- **Passage**:

Tim, everything you said and more. At my age, if I bought one, I'd be buyin' it for my son to inherit. LOL It sure would be suweet to have one though.


----------



## davemurray (Nov 15, 2009)

This is the saw I've been eyeballing. Delta Model 36-L352 w 52" Fence. Where did you get yours? I've been looking at Woodcraft, for an extra $150 they will bring right to the shop door w/ a lift gate truck. (I can dream anyway's). Thanks for your service. I spent 7 years in navy and was injured and medially retiried in 1988.


----------



## JAGWAH (Dec 15, 2009)

Congratulations on the great saw. You should celebrate by buying a tool!


----------



## sawdustphill (Jan 13, 2011)

I have been considering the oliver 4016 and the new unisaw for a while now doing a lot of research on both.
Well I stopped in at my nearest woodcraft store today they had several saws set up, I went over to the uni
and at first I was impressed whith fit and finish of the tabletop, front mounted handwheels they worked smooth. But I was dissappointed when I began moving and locking the fence, It seemed flimsy and did not feel like it locked solid. and when I unlocked it the maknets did not pull it up like Scott Phillips shows on his video review.However this could be because woodcraft did not udjust it properly when they set it up.
I went over to the Jet and the saw stop they both had good solid feeling fences which locked solid when I 
pushed down on the handle I could feel the solid grip. 
so now I will look harder at the oliver. just my 2 cents worth
Phillip


----------



## cabmaker (Sep 16, 2010)

Joe, you did good. Im confident that the only remorse youll have is not getting it sooner. By the way, I have 220 if you want it broke in. Just saying Enjoy !


----------

- **Work instructions**: Write out the entire table saw thread above without changing a word.

(Entries drawn from a dataset)
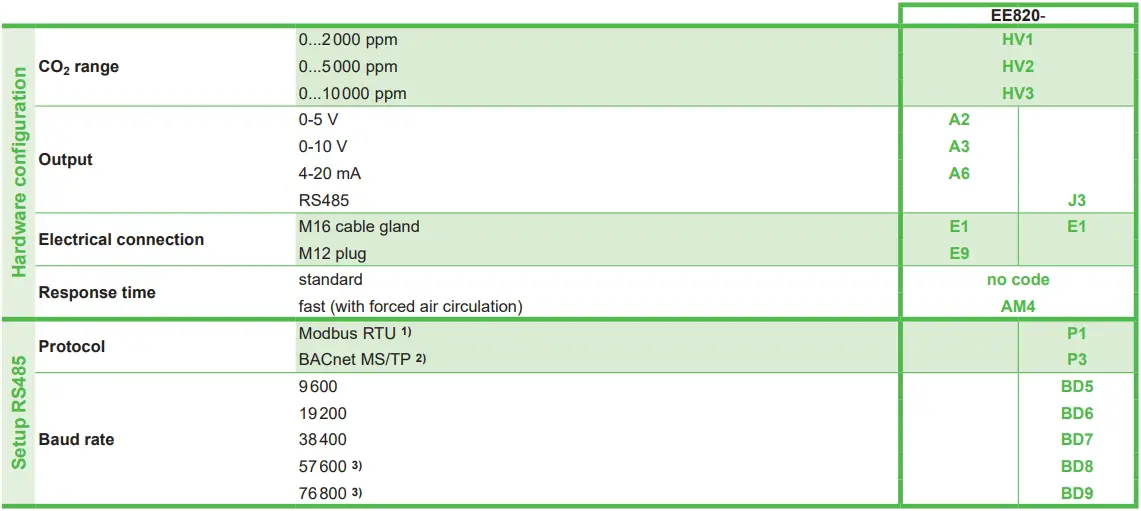 | | | | EE820- | |
|---|---|---|---|---|
| Hardware configuration | $CO_2$ range | 0...2000 ppm | HV1 | |
| | | 0...5000 ppm | HV2 | |
| | | 0...10000 ppm | HV3 | |
| | Output | 0-5 V | A2 | |
| | | 0-10 V | A3 | |
| | | 4-20 mA | A6 | |
| | | RS485 | | J3 |
| | Electrical connection | M16 cable gland | E1 | E1 |
| | | M12 plug | E9 | |
| | Response time | standard | no code | |
| | | fast (with forced air circulation) | AM4 | |
| Setup RS485 | Protocol | Modbus RTU $^{1)}$ | | P1 |
| | | BACnet MS/TP $^{2)}$ | | P3 |
| | Baud rate | 9600 | | BD5 |
| | | 19200 | | BD6 |
| | | 38400 | | BD7 |
| | | 57600 $^{3)}$ | | BD8 |
| | | 76800 $^{3)}$ | | BD9 |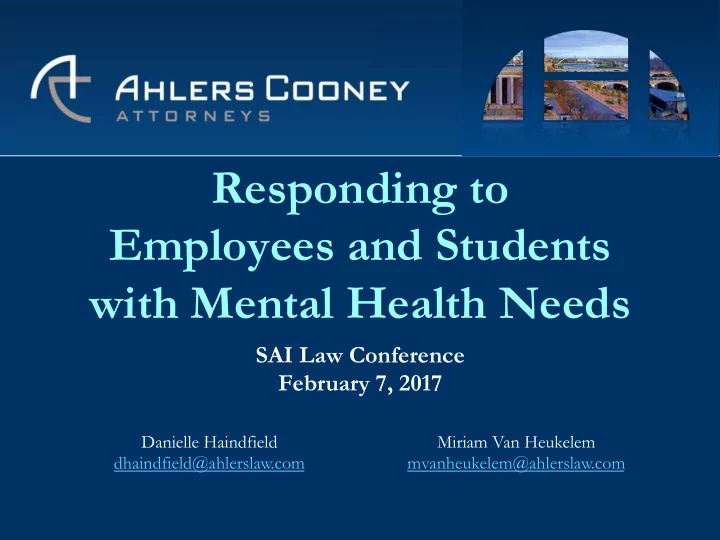 AHLERS COONEY
ATTORNEYS

Responding to Employees and Students with Mental Health Needs

SAI Law Conference
February 7, 2017

Danielle Haindfield
dhaindfield@ahlerslaw.com

Miriam Van Heukelem
mvanheukelem@ahlerslaw.com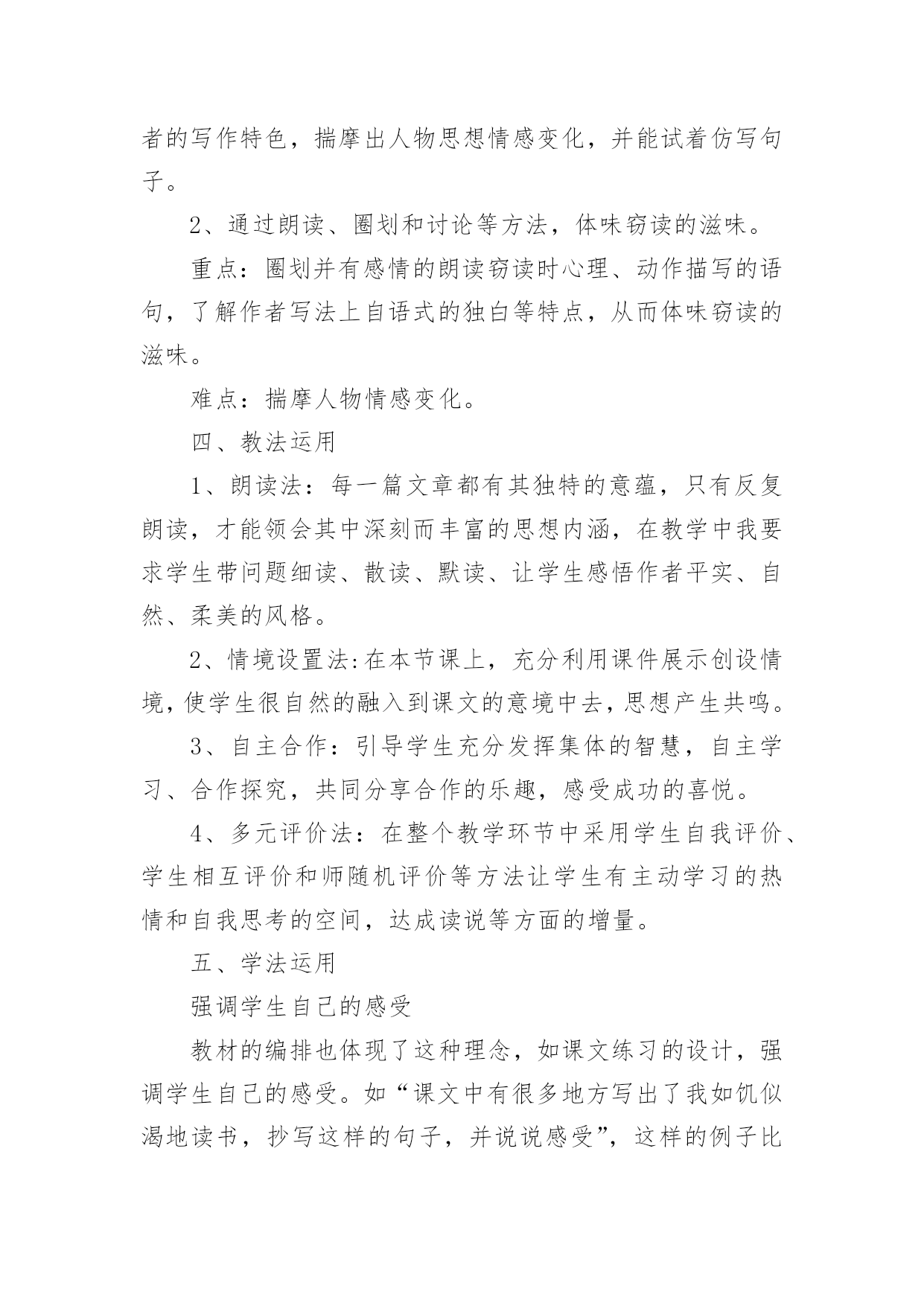 者的写作特色，揣摩出人物思想情感变化，并能试着仿写句子。

2、通过朗读、圈划和讨论等方法，体味窃读的滋味。

重点：圈划并有感情的朗读窃读时心理、动作描写的语句，了解作者写法上自语式的独白等特点，从而体味窃读的滋味。

难点：揣摩人物情感变化。

四、教法运用

1、朗读法：每一篇文章都有其独特的意蕴，只有反复朗读，才能领会其中深刻而丰富的思想内涵，在教学中我要求学生带问题细读、散读、默读、让学生感悟作者平实、自然、柔美的风格。

2、情境设置法:在本节课上，充分利用课件展示创设情境,使学生很自然的融入到课文的意境中去,思想产生共鸣。

3、自主合作：引导学生充分发挥集体的智慧，自主学习、合作探究，共同分享合作的乐趣，感受成功的喜悦。

4、多元评价法：在整个教学环节中采用学生自我评价、学生相互评价和师随机评价等方法让学生有主动学习的热情和自我思考的空间，达成读说等方面的增量。

五、学法运用

强调学生自己的感受

教材的编排也体现了这种理念，如课文练习的设计，强调学生自己的感受。如“课文中有很多地方写出了我如饥似渴地读书，抄写这样的句子，并说说感受”，这样的例子比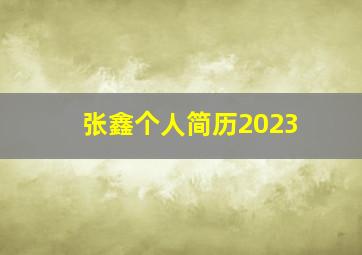 张鑫个人简历2023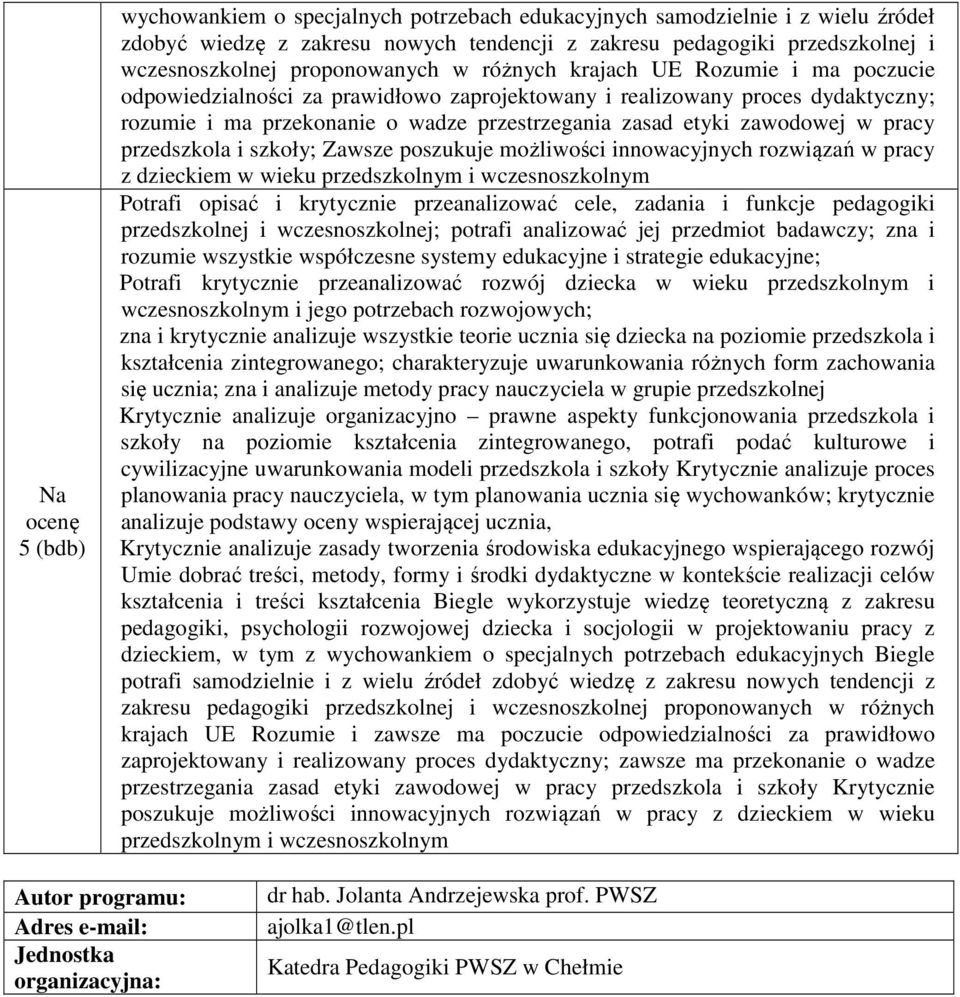 |  | wychowankiem o specjalnych potrzebach edukacyjnych samodzielnie i z wielu źródeł zdobyć wiedzę z zakresu nowych tendencji z zakresu pedagogiki przedszkolnej i wczesnoszkolnej proponowanych w różnych krajach UE Rozumie i ma poczucie odpowiedzialności za prawidłowo zaprojektowany i realizowany proces dydaktyczny; rozumie i ma przekonanie o wadze przestrzegania zasad etyki zawodowej w pracy przedszkola i szkoły; Zawsze poszukuje możliwości innowacyjnych rozwiązań w pracy z dzieckiem w wieku przedszkolnym i wczesnoszkolnym |
|---|---|
| Na ocenę 5 (bdb) | Potrafi opisać i krytycznie przeanalizować cele, zadania i funkcje pedagogiki przedszkolnej i wczesnoszkolnej; potrafi analizować jej przedmiot badawczy; zna i rozumie wszystkie współczesne systemy edukacyjne i strategie edukacyjne; Potrafi krytycznie przeanalizować rozwój dziecka w wieku przedszkolnym i wczesnoszkolnym i jego potrzebach rozwojowych; zna i krytycznie analizuje wszystkie teorie ucznia się dziecka na poziomie przedszkola i kształcenia zintegrowanego; charakteryzuje uwarunkowania różnych form zachowania się ucznia; zna i analizuje metody pracy nauczyciela w grupie przedszkolnej Krytycznie analizuje organizacyjno – prawne aspekty funkcjonowania przedszkola i szkoły na poziomie kształcenia zintegrowanego, potrafi podać kulturowe i cywilizacyjne uwarunkowania modeli przedszkola i szkoły Krytycznie analizuje proces planowania pracy nauczyciela, w tym planowania ucznia się wychowanków; krytycznie analizuje podstawy oceny wspierającej ucznia, Krytycznie analizuje zasady tworzenia środowiska edukacyjnego wspierającego rozwój Umie dobrać treści, metody, formy i środki dydaktyczne w kontekście realizacji celów kształcenia i treści kształcenia Biegle wykorzystuje wiedzę teoretyczną z zakresu pedagogiki, psychologii rozwojowej dziecka i socjologii w projektowaniu pracy z dzieckiem, w tym z wychowankiem o specjalnych potrzebach edukacyjnych Biegle potrafi samodzielnie i z wielu źródeł zdobyć wiedzę z zakresu nowych tendencji z zakresu pedagogiki przedszkolnej i wczesnoszkolnej proponowanych w różnych krajach UE Rozumie i zawsze ma poczucie odpowiedzialności za prawidłowo zaprojektowany i realizowany proces dydaktyczny; zawsze ma przekonanie o wadze przestrzegania zasad etyki zawodowej w pracy przedszkola i szkoły Krytycznie poszukuje możliwości innowacyjnych rozwiązań w pracy z dzieckiem w wieku przedszkolnym i wczesnoszkolnym |

| Autor programu: | dr hab. Jolanta Andrzejewska prof. PWSZ |
|---|---|
| Adres e-mail: | ajolka1@tlen.pl |
| Jednostka organizacyjna: | Katedra Pedagogiki PWSZ w Chełmie |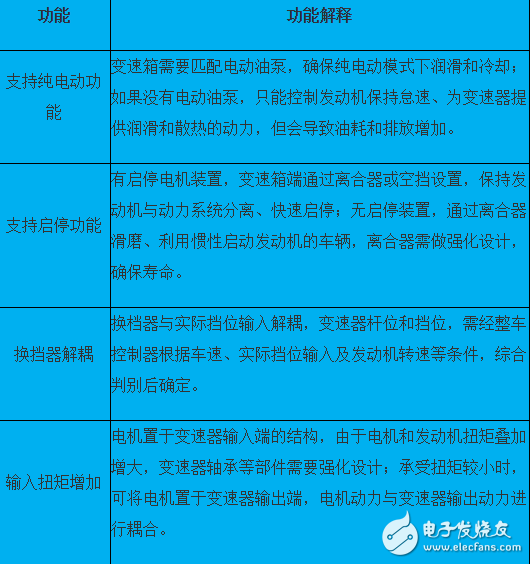 | 功能 | 功能解释 |
|---|---|
| 支持纯电动功能 | 变速箱需要匹配电动油泵，确保纯电动模式下润滑和冷却；如果没有电动油泵，只能控制发动机保持怠速、为变速器提供润滑和散热的动力，但会导致油耗和排放增加。 |
| 支持启停功能 | 有启停电机装置，变速箱端通过离合器或空挡设置，保持发动机与动力系统分离、快速启停；无启停装置，通过离合器滑磨、利用惯性启动发动机的车辆，离合器需做强化设计，确保寿命。 |
| 换挡器解耦 | 换档器与实际挡位输入解耦，变速器杆位和挡位，需经整车控制器根据车速、实际挡位输入及发动机转速等条件，综合判别后确定。 |
| 输入扭矩增加 | 电机置于变速器输入端的结构，由于电机和发动机扭矩叠加增大，变速器轴承等部件需要强化设计；承受扭矩较小时，可将电机置于变速器输出端，电机动力与变速器输出动力进行耦合。 |

电子发烧友
www.elecfans.com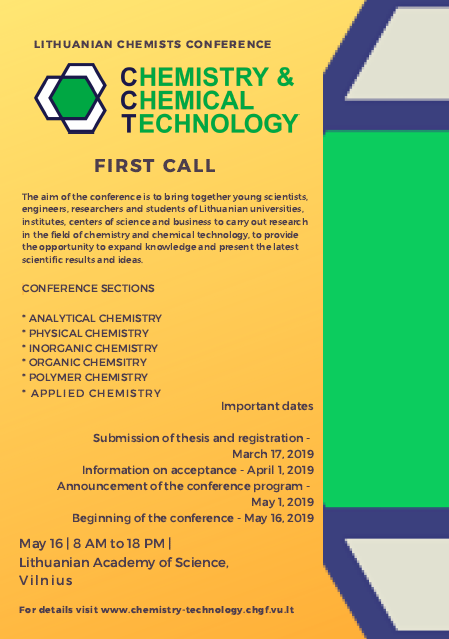 LITHUANIAN CHEMISTS CONFERENCE

CHEMISTRY &
CHEMICAL
TECHNOLOGY

FIRST CALL

The aim of the conference is to bring together young scientists, engineers, researchers and students of Lithuanian universities, institutes, centers of science and business to carry out research in the field of chemistry and chemical technology, to provide the opportunity to expand knowledge and present the latest scientific results and ideas.

CONFERENCE SECTIONS

* ANALYTICAL CHEMISTRY
* PHYSICAL CHEMISTRY
* INORGANIC CHEMISTRY
* ORGANIC CHEMSITRY
* POLYMER CHEMISTRY
* APPLIED CHEMISTRY

Important dates

Submission of thesis and registration - March 17, 2019
Information on acceptance - April 1, 2019
Announcement of the conference program - May 1, 2019
Beginning of the conference - May 16, 2019

May 16 | 8 AM to 18 PM |
Lithuanian Academy of Science,
Vilnius

For details visit www.chemistry-technology.chgf.vu.lt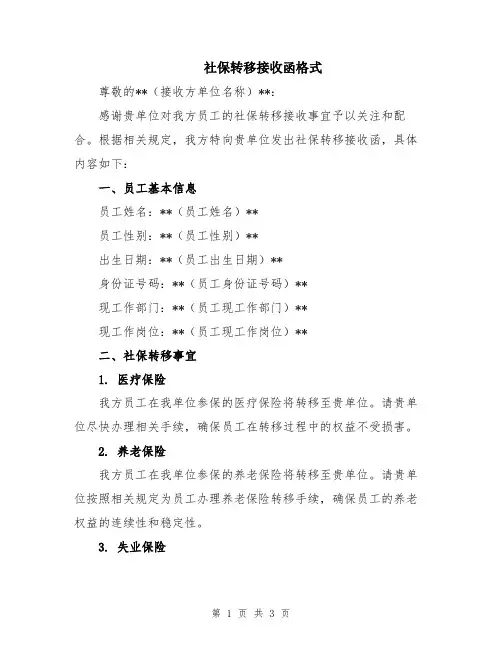 社保转移接收函格式

尊敬的**（接收方单位名称）**：

感谢贵单位对我方员工的社保转移接收事宜予以关注和配合。根据相关规定，我方特向贵单位发出社保转移接收函，具体内容如下：

一、员工基本信息

员工姓名：**（员工姓名）**

员工性别：**（员工性别）**

出生日期：**（员工出生日期）**

身份证号码：**（员工身份证号码）**

现工作部门：**（员工现工作部门）**

现工作岗位：**（员工现工作岗位）**

二、社保转移事宜

1. 医疗保险

我方员工在我单位参保的医疗保险将转移至贵单位。请贵单位尽快办理相关手续，确保员工在转移过程中的权益不受损害。

2. 养老保险

我方员工在我单位参保的养老保险将转移至贵单位。请贵单位按照相关规定为员工办理养老保险转移手续，确保员工的养老权益的连续性和稳定性。

3. 失业保险

第 1 页 共 3 页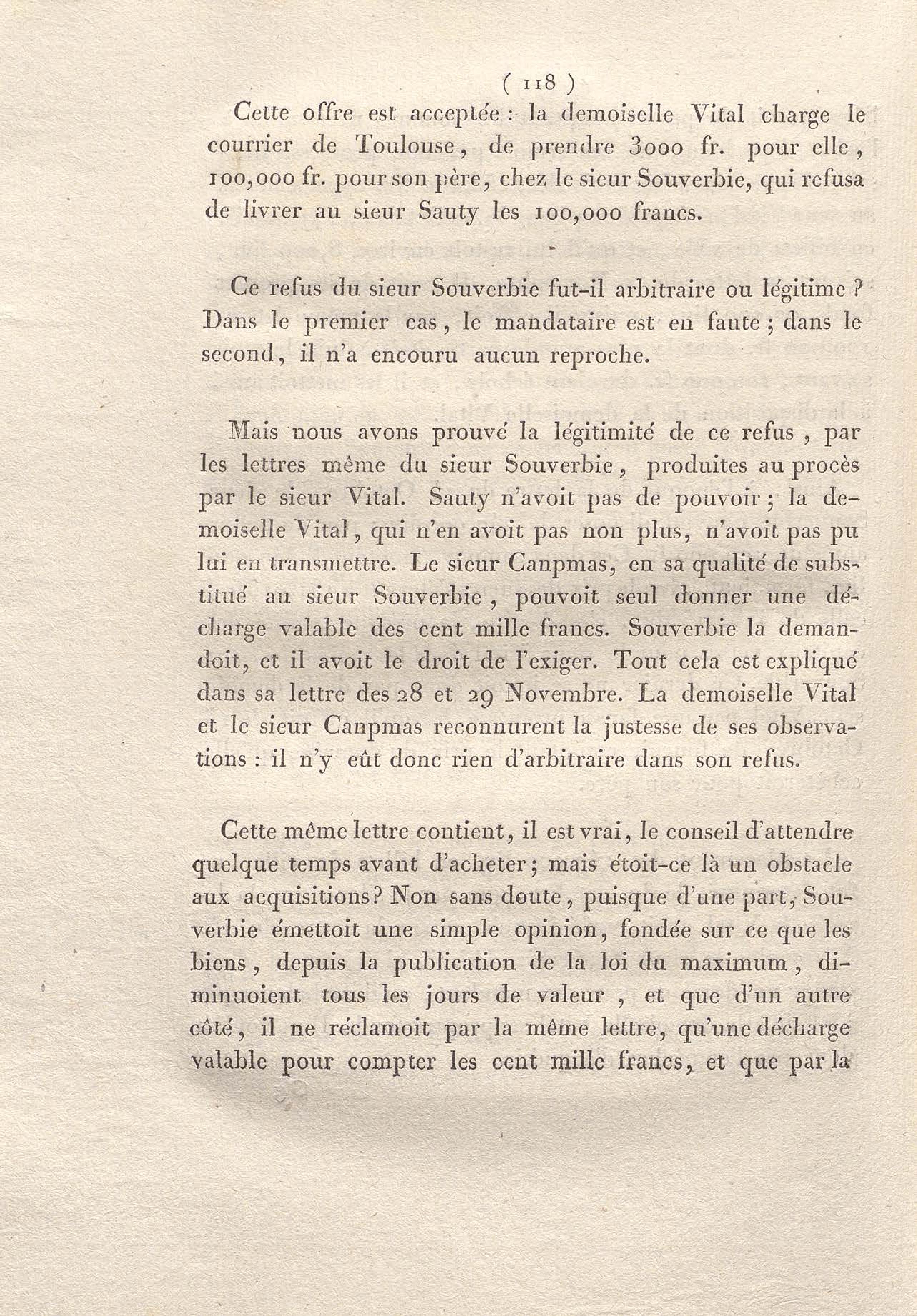 ( 118 )

Cette offre est acceptée : la demoiselle Vital charge le courrier de Toulouse, de prendre 3000 fr. pour elle, 100,000 fr. pour son père, chez le sieur Souverbie, qui refusa de livrer au sieur Sauty les 100,000 francs.

Ce refus du sieur Souverbie fut-il arbitraire ou légitime ? Dans le premier cas, le mandataire est en faute ; dans le second, il n'a encouru aucun reproche.

Mais nous avons prouvé la légitimité de ce refus, par les lettres même du sieur Souverbie, produites au procès par le sieur Vital. Sauty n'avoit pas de pouvoir ; la demoiselle Vital, qui n'en avoit pas non plus, n'avoit pas pu lui en transmettre. Le sieur Canpmas, en sa qualité de substitué au sieur Souverbie, pouvoit seul donner une décharge valable des cent mille francs. Souverbie la demandoit, et il avoit le droit de l'exiger. Tout cela est expliqué dans sa lettre des 28 et 29 Novembre. La demoiselle Vital et le sieur Canpmas reconnurent la justesse de ses observations : il n'y eût donc rien d'arbitraire dans son refus.

Cette même lettre contient, il est vrai, le conseil d'attendre quelque temps avant d'acheter ; mais étoit-ce là un obstacle aux acquisitions ? Non sans doute, puisque d'une part, Souverbie émettoit une simple opinion, fondée sur ce que les biens, depuis la publication de la loi du maximum, diminuoient tous les jours de valeur, et que d'un autre côté, il ne réclamoit par la même lettre, qu'une décharge valable pour compter les cent mille francs, et que par la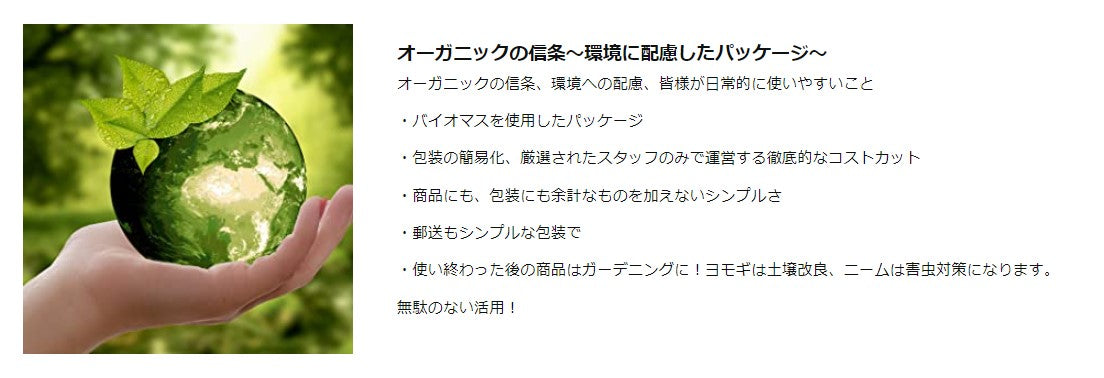 オーガニックの信条～環境に配慮したパッケージ～

オーガニックの信条、環境への配慮、皆様が日常的に使いやすいこと

・バイオマスを使用したパッケージ

・包装の簡易化、厳選されたスタッフのみで運営する徹底的なコストカット

・商品にも、包装にも余計なものを加えないシンプルさ

・郵送もシンプルな包装で

・使い終わった後の商品はガーデニングに！ヨモギは土壌改良、ニームは害虫対策になります。

無駄のない活用！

- **Reply to the exercise**:
Tim, everything you said and more. At my age, if I bought one, I'd be buyin' it for my son to inherit. LOL It sure would be suweet to have one though.


----------



## davemurray (Nov 15, 2009)

This is the saw I've been eyeballing. Delta Model 36-L352 w 52" Fence. Where did you get yours? I've been looking at Woodcraft, for an extra $150 they will bring right to the shop door w/ a lift gate truck. (I can dream anyway's). Thanks for your service. I spent 7 years in navy and was injured and medially retiried in 1988.


----------



## JAGWAH (Dec 15, 2009)

Congratulations on the great saw. You should celebrate by buying a tool!


----------



## sawdustphill (Jan 13, 2011)

I have been considering the oliver 4016 and the new unisaw for a while now doing a lot of research on both.
Well I stopped in at my nearest woodcraft store today they had several saws set up, I went over to the uni
and at first I was impressed whith fit and finish of the tabletop, front mounted handwheels they worked smooth. But I was dissappointed when I began moving and locking the fence, It seemed flimsy and did not feel like it locked solid. and when I unlocked it the maknets did not pull it up like Scott Phillips shows on his video review.However this could be because woodcraft did not udjust it properly when they set it up.
I went over to the Jet and the saw stop they both had good solid feeling fences which locked solid when I 
pushed down on the handle I could feel the solid grip. 
so now I will look harder at the oliver. just my 2 cents worth
Phillip


----------



## cabmaker (Sep 16, 2010)

Joe, you did good. Im confident that the only remorse youll have is not getting it sooner. By the way, I have 220 if you want it broke in. Just saying Enjoy !


----------